Tingginya kasus kekerasan seksual pada anak, perkosaan ayah kandung di Indonesia nampaknya belum akan menemui titik akhir. Peristiwa ini pun baru-baru ini kembali terungkap.
Bukannya melindungi buah hati, seorang ayah asal Jambi tega memerkosa anak kandungnya sendiri. Lebih memprihatinkan lagi, sang ayah yang menjadi pelaku melakukan tindakan asusila tersebut hingga 100 kali.
Kasus perkosaan ayah kandung selama tiga tahun terbongkar
Hal ini disampaikan Wakasat Reskrim Polresta Jambi Iptu Irwan, ia menuturkan SD (42 tahun) melakukan tindakan asusila hingga 100 kali.
Entah apa yang merasuki SD (42), pria asal Kelurahan Besar, Kecamatan Alam Barajo, Jambi sehingga tega menyetubuhi anak kandungnya sendiri, RA (12).
“Pelaku sudah lebih dari 100 kali menyetubuhi anak kandungnya sendiri layaknya pasangan suami istri,” ungkapnya dikutip dari laman Kompas, Kamis (20/02).
Irwan memaparkan peristiwa ini berlangsung dalam kurun waktu tiga tahun, yakni sejak 2017 hingga 2020. Aksi pelaku terhenti pada 29 Januari 2020 setelah terbongkar oleh kepolisian. Hal itu ia lakukan tanpa sepengetahuan istri dan tetangga sekitar.
“Pelaku sering melihat korban mandi,” jelas Irwan.
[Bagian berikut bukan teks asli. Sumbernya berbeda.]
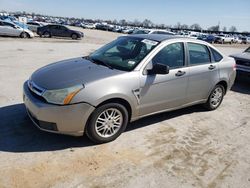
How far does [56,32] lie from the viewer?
2719 cm

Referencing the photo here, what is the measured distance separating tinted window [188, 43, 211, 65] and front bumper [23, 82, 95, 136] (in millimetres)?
2411

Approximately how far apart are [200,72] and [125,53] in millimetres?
1580

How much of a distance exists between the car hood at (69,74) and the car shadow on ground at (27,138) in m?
0.84

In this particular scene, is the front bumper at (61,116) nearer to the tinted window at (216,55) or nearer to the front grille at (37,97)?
the front grille at (37,97)

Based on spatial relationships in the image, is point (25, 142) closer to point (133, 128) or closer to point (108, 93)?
point (108, 93)

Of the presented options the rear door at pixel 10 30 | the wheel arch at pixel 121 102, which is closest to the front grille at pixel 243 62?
the wheel arch at pixel 121 102

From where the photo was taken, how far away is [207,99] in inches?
228

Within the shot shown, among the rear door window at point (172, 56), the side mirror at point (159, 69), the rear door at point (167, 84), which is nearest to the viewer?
the side mirror at point (159, 69)

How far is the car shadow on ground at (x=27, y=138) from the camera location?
12.7ft

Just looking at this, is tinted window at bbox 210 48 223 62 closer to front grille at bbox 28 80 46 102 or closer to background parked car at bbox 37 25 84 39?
front grille at bbox 28 80 46 102

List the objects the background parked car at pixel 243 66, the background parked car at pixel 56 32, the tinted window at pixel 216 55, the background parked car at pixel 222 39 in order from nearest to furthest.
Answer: the tinted window at pixel 216 55 → the background parked car at pixel 243 66 → the background parked car at pixel 56 32 → the background parked car at pixel 222 39

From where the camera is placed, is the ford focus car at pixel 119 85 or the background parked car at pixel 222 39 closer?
the ford focus car at pixel 119 85

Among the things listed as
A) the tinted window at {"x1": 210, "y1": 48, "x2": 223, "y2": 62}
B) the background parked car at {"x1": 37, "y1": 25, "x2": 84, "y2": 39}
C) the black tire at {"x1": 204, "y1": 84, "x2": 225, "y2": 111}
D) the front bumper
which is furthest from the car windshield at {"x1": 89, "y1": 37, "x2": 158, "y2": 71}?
the background parked car at {"x1": 37, "y1": 25, "x2": 84, "y2": 39}

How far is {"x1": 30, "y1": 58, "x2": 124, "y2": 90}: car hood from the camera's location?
3.84m
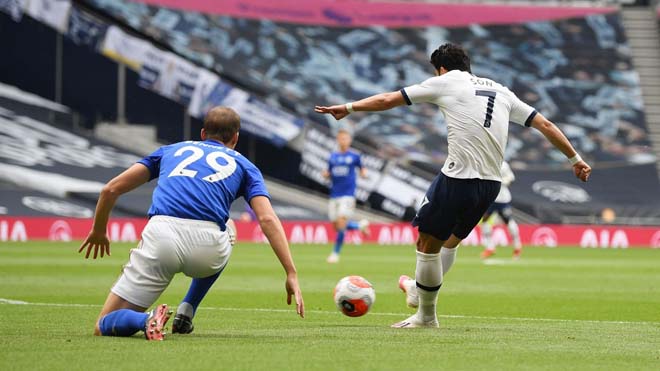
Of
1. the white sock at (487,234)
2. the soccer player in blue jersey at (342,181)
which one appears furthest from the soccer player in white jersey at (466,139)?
the white sock at (487,234)

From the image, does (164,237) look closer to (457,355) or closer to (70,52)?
(457,355)

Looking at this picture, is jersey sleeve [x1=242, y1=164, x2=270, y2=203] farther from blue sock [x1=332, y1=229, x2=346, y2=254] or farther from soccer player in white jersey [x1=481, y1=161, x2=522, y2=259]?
soccer player in white jersey [x1=481, y1=161, x2=522, y2=259]

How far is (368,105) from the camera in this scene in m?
9.16

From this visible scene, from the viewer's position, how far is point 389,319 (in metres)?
11.4

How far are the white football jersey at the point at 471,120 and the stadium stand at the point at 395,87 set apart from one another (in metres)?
29.3

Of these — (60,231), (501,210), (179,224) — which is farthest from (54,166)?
(179,224)

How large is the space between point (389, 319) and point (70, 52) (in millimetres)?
32622

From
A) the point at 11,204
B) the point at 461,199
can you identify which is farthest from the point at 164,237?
the point at 11,204

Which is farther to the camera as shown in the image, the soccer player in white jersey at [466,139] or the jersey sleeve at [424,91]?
the soccer player in white jersey at [466,139]

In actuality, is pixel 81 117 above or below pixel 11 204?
above

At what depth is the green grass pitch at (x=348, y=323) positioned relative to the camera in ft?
23.8

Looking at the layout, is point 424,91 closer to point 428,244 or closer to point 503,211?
point 428,244

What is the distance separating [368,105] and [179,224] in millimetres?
1831

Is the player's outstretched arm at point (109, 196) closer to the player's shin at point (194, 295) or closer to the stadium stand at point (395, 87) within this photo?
the player's shin at point (194, 295)
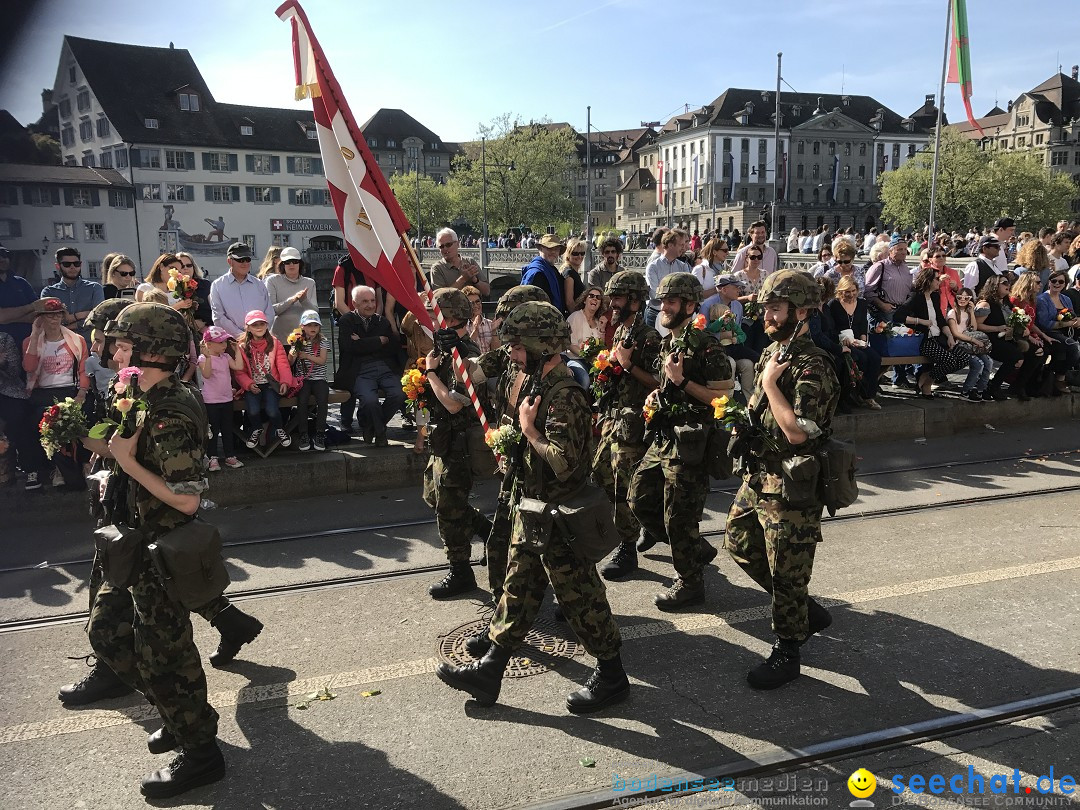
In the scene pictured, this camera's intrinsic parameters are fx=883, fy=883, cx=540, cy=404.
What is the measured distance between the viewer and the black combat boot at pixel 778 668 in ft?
16.0

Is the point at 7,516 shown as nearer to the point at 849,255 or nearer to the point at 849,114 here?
the point at 849,255

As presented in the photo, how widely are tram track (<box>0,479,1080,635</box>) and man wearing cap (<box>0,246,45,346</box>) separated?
11.7 feet

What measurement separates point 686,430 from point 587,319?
3124 millimetres

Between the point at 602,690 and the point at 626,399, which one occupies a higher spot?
the point at 626,399

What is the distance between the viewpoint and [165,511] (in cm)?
422

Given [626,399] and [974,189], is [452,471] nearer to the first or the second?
[626,399]

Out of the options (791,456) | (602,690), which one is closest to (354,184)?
(791,456)

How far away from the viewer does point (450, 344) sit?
18.0 feet

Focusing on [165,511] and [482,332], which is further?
[482,332]

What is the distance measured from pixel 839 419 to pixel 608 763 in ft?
25.4

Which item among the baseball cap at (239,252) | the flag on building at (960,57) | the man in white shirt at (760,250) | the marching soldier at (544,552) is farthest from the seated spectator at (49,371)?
the flag on building at (960,57)

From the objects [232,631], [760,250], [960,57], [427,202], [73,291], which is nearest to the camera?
[232,631]

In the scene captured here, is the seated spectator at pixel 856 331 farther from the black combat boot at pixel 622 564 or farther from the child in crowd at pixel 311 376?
the child in crowd at pixel 311 376

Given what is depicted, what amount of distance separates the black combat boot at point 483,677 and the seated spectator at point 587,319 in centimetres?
428
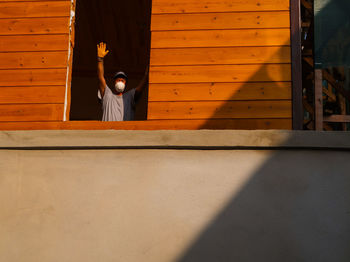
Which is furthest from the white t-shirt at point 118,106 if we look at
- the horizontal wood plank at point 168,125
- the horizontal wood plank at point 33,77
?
the horizontal wood plank at point 168,125

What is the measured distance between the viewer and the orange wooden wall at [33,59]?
20.9 feet

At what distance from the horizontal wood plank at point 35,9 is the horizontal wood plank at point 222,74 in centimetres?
137

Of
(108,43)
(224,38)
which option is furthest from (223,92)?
(108,43)

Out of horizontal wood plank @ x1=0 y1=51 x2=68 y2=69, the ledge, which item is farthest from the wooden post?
horizontal wood plank @ x1=0 y1=51 x2=68 y2=69

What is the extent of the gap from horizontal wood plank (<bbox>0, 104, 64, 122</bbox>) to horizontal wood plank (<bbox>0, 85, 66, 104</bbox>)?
0.16 feet

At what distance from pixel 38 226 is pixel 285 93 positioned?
2.88 metres

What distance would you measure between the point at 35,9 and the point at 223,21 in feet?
7.26

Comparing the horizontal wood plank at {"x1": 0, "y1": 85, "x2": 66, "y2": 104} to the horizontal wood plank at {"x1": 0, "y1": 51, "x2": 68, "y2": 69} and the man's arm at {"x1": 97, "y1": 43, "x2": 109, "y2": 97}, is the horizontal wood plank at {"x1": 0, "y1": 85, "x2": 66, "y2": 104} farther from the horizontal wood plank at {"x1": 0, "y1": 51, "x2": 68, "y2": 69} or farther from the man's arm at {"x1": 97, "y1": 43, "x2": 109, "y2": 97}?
the man's arm at {"x1": 97, "y1": 43, "x2": 109, "y2": 97}

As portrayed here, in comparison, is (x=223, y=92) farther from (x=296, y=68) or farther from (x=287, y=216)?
(x=287, y=216)

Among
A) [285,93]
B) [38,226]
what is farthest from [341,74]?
[38,226]

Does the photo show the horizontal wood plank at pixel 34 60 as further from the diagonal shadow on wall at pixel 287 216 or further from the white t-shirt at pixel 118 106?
the diagonal shadow on wall at pixel 287 216

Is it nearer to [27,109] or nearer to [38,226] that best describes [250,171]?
[38,226]

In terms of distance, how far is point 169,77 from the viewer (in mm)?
6293

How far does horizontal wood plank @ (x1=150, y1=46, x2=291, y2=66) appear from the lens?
20.5 ft
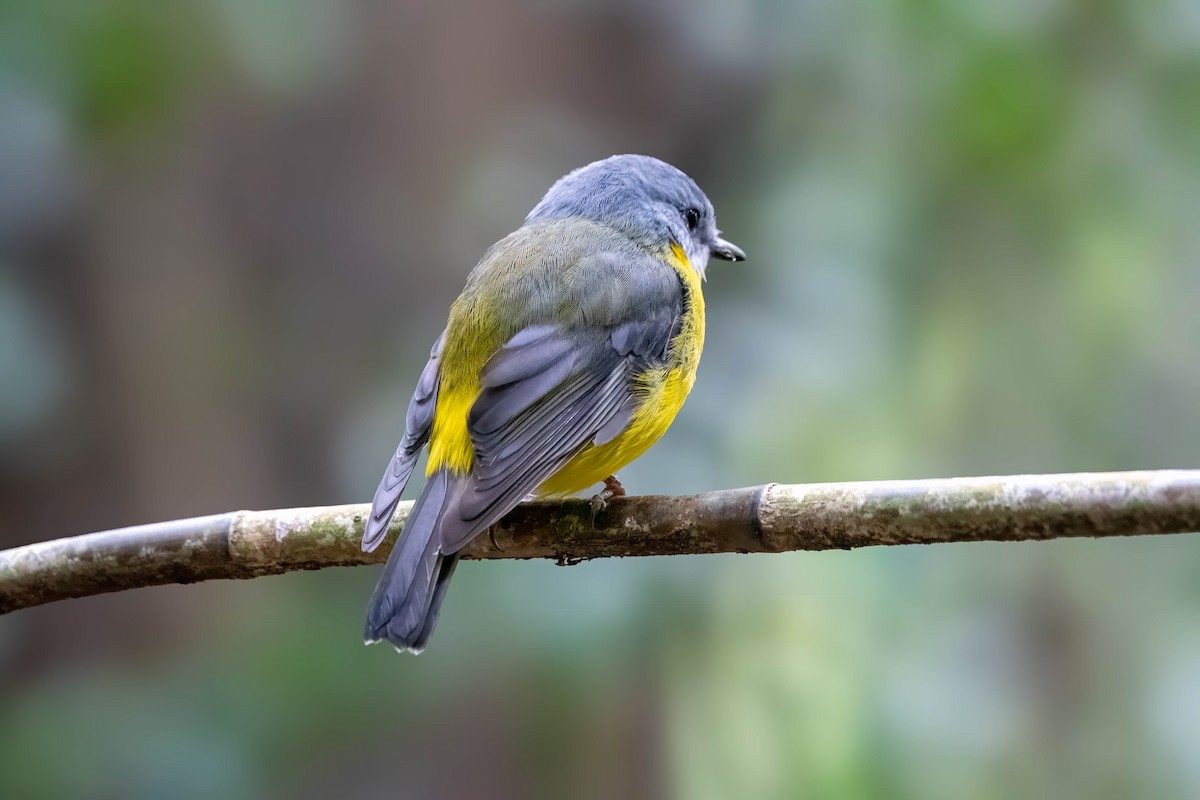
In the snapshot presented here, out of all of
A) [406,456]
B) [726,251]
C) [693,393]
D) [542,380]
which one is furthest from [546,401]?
[726,251]

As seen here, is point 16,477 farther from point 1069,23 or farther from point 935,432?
point 1069,23

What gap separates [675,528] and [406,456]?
756 mm

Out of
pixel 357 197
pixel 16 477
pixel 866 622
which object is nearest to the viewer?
pixel 866 622

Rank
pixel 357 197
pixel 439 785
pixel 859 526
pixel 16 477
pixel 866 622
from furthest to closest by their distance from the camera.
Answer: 1. pixel 357 197
2. pixel 439 785
3. pixel 16 477
4. pixel 866 622
5. pixel 859 526

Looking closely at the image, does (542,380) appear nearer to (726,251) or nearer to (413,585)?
(413,585)

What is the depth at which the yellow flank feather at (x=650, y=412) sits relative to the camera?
3170 millimetres

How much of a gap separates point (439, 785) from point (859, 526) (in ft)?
9.69

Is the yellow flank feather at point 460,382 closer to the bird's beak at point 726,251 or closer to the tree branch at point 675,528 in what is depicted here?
the tree branch at point 675,528

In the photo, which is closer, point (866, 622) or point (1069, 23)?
point (866, 622)

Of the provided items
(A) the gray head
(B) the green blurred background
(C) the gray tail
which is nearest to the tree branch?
(C) the gray tail

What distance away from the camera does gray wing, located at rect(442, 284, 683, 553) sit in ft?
9.07

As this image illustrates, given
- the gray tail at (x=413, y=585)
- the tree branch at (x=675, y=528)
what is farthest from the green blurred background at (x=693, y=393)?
the gray tail at (x=413, y=585)

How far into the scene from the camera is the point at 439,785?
Result: 16.0 ft

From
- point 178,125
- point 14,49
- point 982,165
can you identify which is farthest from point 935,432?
point 14,49
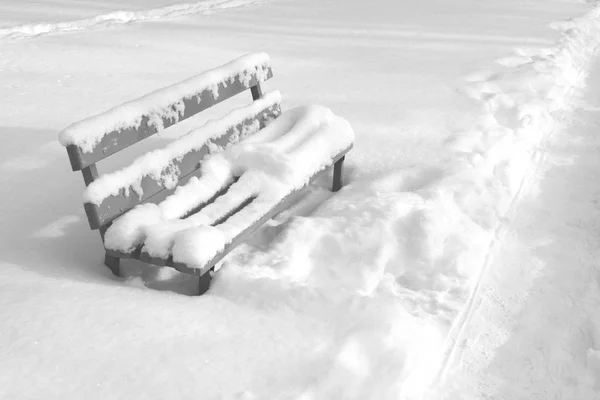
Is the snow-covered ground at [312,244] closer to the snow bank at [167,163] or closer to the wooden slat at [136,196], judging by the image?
the wooden slat at [136,196]

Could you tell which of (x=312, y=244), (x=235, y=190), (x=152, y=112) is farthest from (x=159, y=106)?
(x=312, y=244)

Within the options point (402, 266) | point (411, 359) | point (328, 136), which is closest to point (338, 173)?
point (328, 136)

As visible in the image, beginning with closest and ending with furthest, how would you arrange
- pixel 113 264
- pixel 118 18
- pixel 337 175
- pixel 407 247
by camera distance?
pixel 113 264 → pixel 407 247 → pixel 337 175 → pixel 118 18

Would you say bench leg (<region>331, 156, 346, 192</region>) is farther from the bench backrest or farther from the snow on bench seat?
the bench backrest

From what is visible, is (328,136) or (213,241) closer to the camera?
(213,241)

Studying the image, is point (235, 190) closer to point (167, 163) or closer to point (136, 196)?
point (167, 163)

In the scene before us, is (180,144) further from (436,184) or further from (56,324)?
(436,184)

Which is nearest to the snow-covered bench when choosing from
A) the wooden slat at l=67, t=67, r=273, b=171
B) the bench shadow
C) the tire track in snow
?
the wooden slat at l=67, t=67, r=273, b=171
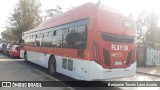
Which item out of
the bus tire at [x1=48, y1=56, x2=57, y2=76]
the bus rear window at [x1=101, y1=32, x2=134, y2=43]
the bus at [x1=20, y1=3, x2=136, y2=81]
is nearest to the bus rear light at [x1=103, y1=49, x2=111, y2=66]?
the bus at [x1=20, y1=3, x2=136, y2=81]

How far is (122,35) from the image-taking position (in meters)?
10.5

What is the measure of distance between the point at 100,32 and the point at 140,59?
13568 millimetres

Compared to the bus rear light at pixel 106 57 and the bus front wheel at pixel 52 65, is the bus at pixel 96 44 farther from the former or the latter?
the bus front wheel at pixel 52 65

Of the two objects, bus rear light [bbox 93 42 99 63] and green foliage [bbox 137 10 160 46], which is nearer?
bus rear light [bbox 93 42 99 63]

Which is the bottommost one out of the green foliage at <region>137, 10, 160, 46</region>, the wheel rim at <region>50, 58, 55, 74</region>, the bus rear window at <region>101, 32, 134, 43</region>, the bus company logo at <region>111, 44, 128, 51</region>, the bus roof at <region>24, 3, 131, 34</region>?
the wheel rim at <region>50, 58, 55, 74</region>

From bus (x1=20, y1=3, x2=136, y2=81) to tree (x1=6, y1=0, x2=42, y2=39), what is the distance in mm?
44006

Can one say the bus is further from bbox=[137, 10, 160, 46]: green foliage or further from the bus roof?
bbox=[137, 10, 160, 46]: green foliage

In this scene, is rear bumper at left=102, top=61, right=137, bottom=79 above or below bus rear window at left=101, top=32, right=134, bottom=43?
below

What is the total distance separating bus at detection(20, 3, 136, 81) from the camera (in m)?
9.54

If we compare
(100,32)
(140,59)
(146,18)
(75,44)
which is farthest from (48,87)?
(146,18)

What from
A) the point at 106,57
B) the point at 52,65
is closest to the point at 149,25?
the point at 52,65

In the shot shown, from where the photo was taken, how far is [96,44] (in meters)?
9.52

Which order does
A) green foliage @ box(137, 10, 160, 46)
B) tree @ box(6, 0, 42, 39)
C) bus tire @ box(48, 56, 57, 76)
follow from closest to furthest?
bus tire @ box(48, 56, 57, 76)
green foliage @ box(137, 10, 160, 46)
tree @ box(6, 0, 42, 39)

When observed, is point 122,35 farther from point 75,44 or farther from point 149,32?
point 149,32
Hal inilah yang ditengarai memicu pelaku melakukan aksi tidak senonohnya tersebut.
Istri sakit, menjadi alasan di balik tindakan asusila
Parahnya, aksi ini turut dilakukan saat sang istri sakit keras dan hanya bisa terbaring tak berdaya di kasur. Akibat penyakitnya, istri SD lalu meninggal dunia pada Januari 2018.
Sepeninggal sang istri, aksi bejat ini justru semakin sering dilakukan SD terhadap anaknya.
Menurut keterangan, SD nekat melakukan aksinya lantaran istrinya tidak bisa melayaninya.
“Istri saya sudah meninggal dan saya sebagai lelaki normal ingin seperti pasangan suami-istri lainnya, tapi tidak kesampaian,” tutur SD tertunduk lemas.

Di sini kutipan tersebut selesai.